What's Happening with Children's Edutainment?

Children's edutainment centers (CEdCs), also known as children's play and discovery centers, are growing in popularity as a world-wide phenomenon. CEdCs are based on what is referred to as developmentally appropriate play, mostly hands-on, and are designed to appeal to children 8 years old and younger, accompanied by their parents. CEdCs are the antithesis of amusement-based children's entertainment and eatertainment centers, such as Chuck E. Cheese's, which just about every white-collar parent dislikes. Interestingly, much of CEdCs' growth is occurring in non-traditional leisure channels.

For-profit CEdCs continue to be major area of growth for entrepreneurs. However, public park and recreation departments are now looking at CEdCs not only as a way to serve their constituents, but to generate excess revenues, the same as water parks. About half of all American waterparks are owned and operated by municipalities. Many of these water parks generate operating "income" that helps fund other park and recreation programs. Our company was just awarded a contract by the Lake County Parks Department in Lake County, Illinois, to design and develop a 20,000-square-foot indoor and 2-acre outdoor children's edutainment center in its Three Rivers Park. In 2003, our company completed the market and economic feasibility study that helped Lake County underwrite the municipal bonds that will fund the project.


Scenes from the Children's Play & Discovery Center at Paradise Park,
designed and produced by White Hutchinson.

Children's edutainment centers are also being developed by religious organizations as a part of their outreach and evangelical programs. Our company has been working with Grace Community Bible Church near Houston, Texas, on development of a CEdC, as well as on incorporating children's edutainment concepts into the Sunday school program called Jubilation (learn more at Christian Edutainment).

We were recently retained by a church in northern Virginia to evaluate the development of a CEdC as an outreach program on its new campus. We are also working on the design of an outdoor adventure play garden that is part of the new Meer Family Friendship Center at the Synagogue Campus of Living Judaism near Detroit, Michigan. Friendship Center is being developed to offer special services for children with disabilities, as well as inclusive play and edutainment facilities for children in the area.

Farmers have also been adopting children's edutainment as a new source of income for their farms. Rather than calling their venues children's edutainment or play and discovery centers, the owners call these agritainment facilities children's discovery farms or children's play & discovery farms. Our company has been fortunate to have worked for perhaps the most successful and oldest children's discovery farm, Davis' Farmland in Sterling, Massachusetts, over the past 10 years. We did their original feasibility study and plans, as well as feasibility and designs for expansions over the years. We recently completed a market and economic feasibility study for Johnson's Corner Farm in Medford, New Jersey, for the addition of a children's play & discovery farm to its popular pick-your-own and country store facility.


Davis' Farmland Children's Discovery Farm, a White Hutchinson client.

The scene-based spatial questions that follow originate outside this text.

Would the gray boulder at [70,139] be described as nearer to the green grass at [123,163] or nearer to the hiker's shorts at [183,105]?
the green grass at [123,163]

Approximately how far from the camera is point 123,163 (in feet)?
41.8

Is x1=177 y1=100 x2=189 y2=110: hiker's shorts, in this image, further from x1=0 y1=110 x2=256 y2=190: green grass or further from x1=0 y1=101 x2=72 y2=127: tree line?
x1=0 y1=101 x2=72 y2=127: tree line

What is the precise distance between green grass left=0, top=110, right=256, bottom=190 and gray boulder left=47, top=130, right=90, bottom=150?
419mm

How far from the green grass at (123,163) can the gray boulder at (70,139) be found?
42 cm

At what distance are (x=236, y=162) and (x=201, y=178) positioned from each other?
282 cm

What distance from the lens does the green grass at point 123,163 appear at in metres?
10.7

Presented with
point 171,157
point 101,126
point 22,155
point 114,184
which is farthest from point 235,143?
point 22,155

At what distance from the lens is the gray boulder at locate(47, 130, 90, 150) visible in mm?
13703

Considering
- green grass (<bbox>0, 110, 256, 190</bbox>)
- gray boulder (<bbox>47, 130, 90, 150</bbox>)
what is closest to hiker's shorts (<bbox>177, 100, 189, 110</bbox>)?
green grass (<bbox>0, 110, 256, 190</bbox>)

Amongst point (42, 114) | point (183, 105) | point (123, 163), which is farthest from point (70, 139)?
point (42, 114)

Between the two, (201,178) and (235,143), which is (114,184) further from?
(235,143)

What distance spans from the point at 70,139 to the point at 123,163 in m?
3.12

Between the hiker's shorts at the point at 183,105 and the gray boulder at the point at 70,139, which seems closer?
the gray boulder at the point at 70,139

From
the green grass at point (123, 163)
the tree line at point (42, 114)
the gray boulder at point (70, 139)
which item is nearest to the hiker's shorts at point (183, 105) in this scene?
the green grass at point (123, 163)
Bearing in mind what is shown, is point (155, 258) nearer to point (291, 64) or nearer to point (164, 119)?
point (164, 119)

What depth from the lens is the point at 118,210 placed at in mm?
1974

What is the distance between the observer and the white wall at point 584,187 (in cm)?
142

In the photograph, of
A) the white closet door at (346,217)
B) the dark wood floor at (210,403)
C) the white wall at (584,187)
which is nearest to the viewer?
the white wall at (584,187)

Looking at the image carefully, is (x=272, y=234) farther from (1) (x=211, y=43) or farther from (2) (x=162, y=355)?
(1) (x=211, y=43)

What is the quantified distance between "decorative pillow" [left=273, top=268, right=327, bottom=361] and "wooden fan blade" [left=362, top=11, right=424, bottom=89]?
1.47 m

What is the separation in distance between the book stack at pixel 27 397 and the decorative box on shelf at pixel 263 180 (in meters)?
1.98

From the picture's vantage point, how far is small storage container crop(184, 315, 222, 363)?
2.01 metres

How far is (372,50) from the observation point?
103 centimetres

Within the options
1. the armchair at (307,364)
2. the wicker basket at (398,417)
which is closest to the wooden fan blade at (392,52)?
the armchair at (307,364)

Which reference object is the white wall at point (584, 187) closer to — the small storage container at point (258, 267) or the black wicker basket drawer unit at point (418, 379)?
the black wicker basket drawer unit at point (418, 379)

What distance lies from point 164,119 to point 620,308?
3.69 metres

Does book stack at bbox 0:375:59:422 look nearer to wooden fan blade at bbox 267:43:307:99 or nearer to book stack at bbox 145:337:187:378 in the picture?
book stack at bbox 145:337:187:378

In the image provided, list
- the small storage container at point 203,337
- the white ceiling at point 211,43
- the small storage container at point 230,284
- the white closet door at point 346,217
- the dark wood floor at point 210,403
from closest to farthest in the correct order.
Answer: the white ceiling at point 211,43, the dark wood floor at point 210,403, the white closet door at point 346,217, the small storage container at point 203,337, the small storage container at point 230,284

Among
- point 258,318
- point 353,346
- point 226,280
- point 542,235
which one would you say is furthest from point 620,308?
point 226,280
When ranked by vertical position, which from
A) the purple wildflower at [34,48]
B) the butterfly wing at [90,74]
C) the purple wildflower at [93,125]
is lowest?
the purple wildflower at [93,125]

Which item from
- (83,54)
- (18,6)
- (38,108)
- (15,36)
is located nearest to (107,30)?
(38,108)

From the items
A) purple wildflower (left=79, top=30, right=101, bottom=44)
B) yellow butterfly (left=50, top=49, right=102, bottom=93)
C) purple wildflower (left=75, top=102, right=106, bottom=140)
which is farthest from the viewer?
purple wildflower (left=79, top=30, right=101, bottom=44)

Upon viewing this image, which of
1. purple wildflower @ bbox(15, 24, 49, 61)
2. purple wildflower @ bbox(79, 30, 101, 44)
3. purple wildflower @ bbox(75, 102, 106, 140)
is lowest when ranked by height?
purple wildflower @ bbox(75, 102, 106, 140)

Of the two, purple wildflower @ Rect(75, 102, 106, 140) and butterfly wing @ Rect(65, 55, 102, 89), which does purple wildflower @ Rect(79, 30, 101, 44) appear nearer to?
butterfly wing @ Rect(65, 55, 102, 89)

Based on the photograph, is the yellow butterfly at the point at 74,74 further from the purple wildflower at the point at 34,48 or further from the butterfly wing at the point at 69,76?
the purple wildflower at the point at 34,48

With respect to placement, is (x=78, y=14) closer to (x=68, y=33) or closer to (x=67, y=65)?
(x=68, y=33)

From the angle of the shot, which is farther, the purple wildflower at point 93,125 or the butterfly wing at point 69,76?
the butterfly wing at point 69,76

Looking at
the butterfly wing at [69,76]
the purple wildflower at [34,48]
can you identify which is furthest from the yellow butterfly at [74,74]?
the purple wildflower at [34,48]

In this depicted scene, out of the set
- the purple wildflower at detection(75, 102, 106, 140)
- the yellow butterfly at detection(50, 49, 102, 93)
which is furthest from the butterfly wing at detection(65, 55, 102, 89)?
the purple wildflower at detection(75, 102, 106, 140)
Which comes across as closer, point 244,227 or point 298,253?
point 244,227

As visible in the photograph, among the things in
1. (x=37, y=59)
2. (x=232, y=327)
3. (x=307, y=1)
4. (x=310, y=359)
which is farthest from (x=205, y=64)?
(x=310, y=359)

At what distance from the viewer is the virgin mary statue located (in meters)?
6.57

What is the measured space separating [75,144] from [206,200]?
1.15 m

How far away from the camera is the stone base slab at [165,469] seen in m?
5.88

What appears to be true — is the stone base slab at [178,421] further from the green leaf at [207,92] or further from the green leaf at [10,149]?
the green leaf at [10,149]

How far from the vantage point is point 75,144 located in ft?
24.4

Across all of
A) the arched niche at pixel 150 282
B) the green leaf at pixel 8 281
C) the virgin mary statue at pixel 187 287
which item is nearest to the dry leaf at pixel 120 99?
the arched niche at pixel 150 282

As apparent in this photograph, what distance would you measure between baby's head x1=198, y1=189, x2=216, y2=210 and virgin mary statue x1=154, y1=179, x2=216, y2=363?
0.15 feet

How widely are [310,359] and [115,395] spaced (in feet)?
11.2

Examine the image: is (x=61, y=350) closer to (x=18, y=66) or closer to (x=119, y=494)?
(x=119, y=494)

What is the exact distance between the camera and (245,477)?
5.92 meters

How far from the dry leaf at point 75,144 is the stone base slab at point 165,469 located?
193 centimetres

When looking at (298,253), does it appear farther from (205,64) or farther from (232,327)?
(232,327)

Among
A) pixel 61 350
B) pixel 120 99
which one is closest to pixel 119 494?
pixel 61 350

CEdCs are not limited to for-profit or income-generating facilities. The non-profit community has also adopted children's edutainment as a way to serve inner-city urban areas. The nonprofit 15,000-square-foot Center for Creative Play, an inclusive play center in Pittsburgh, Pennsylvania, was spearheaded in 1995 by Martha Kaplan, its chief executive, after she was unable to find adequate play facilities for her son, who has serious cognitive and medical challenges. Martha has been successful in funding the center using the concept of social enterprise, which means having a nonprofit conglomerate own the center, with for-profit subsidiaries helping to fund its mission.

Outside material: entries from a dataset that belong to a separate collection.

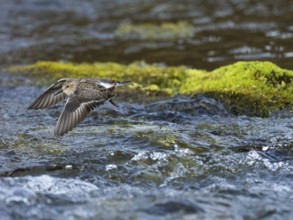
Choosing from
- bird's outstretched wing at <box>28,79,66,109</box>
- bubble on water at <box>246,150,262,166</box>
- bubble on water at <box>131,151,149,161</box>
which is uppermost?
bird's outstretched wing at <box>28,79,66,109</box>

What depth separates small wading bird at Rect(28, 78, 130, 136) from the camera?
6.47 m

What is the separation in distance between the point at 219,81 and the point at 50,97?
229cm

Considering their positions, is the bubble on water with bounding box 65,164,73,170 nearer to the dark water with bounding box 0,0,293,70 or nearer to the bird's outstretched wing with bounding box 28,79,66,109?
the bird's outstretched wing with bounding box 28,79,66,109

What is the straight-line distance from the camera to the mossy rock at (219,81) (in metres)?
7.80

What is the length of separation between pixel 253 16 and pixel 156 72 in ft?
14.3

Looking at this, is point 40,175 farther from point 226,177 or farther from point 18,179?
point 226,177

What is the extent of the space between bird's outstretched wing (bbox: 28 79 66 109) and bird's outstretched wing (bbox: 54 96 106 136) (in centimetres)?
52

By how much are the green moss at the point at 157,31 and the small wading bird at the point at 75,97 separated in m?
5.90

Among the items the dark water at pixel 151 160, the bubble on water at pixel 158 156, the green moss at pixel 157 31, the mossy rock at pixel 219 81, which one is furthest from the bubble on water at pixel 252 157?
the green moss at pixel 157 31

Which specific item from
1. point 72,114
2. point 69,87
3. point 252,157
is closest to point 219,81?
point 69,87

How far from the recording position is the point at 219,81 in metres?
8.41

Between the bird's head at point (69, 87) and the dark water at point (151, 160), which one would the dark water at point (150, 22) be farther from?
the bird's head at point (69, 87)

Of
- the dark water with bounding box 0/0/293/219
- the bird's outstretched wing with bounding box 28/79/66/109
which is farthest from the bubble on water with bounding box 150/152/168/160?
the bird's outstretched wing with bounding box 28/79/66/109

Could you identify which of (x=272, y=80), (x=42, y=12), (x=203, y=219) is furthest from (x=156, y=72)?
(x=42, y=12)
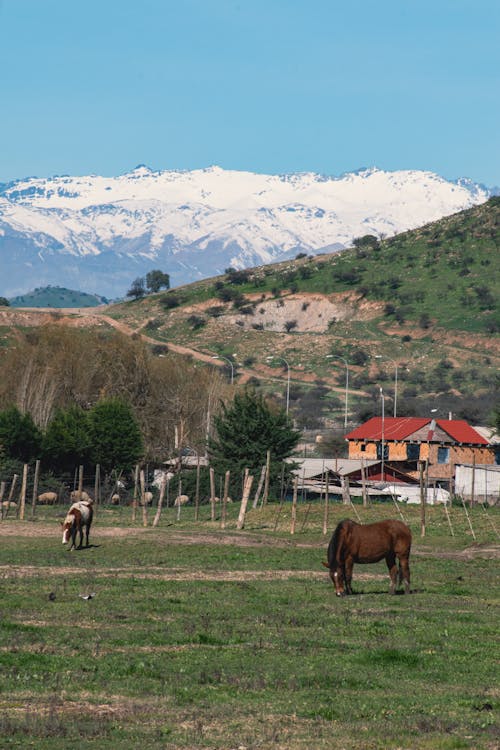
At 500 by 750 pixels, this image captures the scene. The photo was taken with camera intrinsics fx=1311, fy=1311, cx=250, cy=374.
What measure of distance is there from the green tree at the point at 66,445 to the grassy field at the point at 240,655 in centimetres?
4266

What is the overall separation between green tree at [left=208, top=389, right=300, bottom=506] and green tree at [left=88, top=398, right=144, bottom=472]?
30.5 feet

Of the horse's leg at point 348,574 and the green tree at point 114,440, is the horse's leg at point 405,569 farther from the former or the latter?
the green tree at point 114,440

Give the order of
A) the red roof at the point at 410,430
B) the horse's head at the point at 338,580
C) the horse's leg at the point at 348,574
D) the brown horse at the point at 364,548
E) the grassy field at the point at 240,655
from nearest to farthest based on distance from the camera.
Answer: the grassy field at the point at 240,655 → the horse's head at the point at 338,580 → the brown horse at the point at 364,548 → the horse's leg at the point at 348,574 → the red roof at the point at 410,430

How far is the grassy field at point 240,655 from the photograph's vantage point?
15336 mm

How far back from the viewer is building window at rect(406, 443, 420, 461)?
100 m

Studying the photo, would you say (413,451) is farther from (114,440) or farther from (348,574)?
(348,574)

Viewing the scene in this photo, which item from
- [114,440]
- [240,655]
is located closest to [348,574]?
[240,655]

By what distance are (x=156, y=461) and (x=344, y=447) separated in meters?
23.7

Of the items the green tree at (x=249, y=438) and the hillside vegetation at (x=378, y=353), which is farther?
the hillside vegetation at (x=378, y=353)

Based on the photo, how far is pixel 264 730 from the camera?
15.3m

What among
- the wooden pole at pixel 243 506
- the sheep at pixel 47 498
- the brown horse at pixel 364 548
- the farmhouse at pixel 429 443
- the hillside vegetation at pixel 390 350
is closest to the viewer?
the brown horse at pixel 364 548

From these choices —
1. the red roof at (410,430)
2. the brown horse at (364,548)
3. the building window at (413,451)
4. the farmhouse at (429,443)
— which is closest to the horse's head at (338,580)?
the brown horse at (364,548)

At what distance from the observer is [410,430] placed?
10088 cm

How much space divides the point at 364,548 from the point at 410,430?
7259cm
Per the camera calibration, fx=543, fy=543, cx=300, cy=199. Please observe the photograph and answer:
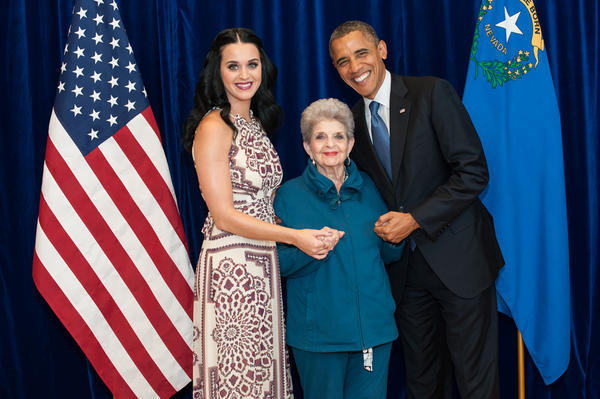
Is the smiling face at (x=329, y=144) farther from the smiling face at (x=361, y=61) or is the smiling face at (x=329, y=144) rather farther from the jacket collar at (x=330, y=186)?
the smiling face at (x=361, y=61)

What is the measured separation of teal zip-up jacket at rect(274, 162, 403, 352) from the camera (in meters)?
2.01

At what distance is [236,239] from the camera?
6.95ft

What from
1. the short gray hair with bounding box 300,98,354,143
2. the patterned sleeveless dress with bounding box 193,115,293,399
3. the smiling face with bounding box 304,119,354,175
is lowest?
the patterned sleeveless dress with bounding box 193,115,293,399

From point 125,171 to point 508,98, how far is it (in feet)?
6.23

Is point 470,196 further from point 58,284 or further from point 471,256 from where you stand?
point 58,284

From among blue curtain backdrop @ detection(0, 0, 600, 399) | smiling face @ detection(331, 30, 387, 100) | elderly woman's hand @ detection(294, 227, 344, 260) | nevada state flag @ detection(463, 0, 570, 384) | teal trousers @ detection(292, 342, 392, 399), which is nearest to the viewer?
elderly woman's hand @ detection(294, 227, 344, 260)

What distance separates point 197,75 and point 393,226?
155 cm

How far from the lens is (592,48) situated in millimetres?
2988

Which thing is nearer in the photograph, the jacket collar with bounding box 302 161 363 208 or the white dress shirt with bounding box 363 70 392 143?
the jacket collar with bounding box 302 161 363 208

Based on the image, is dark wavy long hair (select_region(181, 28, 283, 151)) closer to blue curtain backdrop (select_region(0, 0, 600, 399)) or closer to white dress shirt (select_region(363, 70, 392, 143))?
white dress shirt (select_region(363, 70, 392, 143))

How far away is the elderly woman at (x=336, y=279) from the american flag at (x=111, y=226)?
74 centimetres

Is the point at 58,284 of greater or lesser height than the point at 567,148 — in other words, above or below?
below

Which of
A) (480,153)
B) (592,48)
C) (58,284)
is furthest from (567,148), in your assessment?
(58,284)

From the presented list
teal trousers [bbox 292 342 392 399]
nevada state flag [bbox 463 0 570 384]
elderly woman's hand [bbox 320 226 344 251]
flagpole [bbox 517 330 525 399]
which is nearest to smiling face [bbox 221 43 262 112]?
elderly woman's hand [bbox 320 226 344 251]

CEdCs are also appearing in inner-city community centers. Our company is currently working with a nonprofit social agency in Cleveland, Ohio, that is planning a CEdC as part of a new family and children's center.

The best thing about children's edutainment centers in their various forms is that they bring children opportunities for both indoor and outdoor free play in a society where such opportunities are becoming increasingly scarce. Due to a "culture of fear," parents are more and more afraid to let their children play outside because of crime, ultraviolet rays, insect-born diseases and various forms of pollution. Free play is very important to a child's development, so children's edutainment facilities are filling an important role in today's society.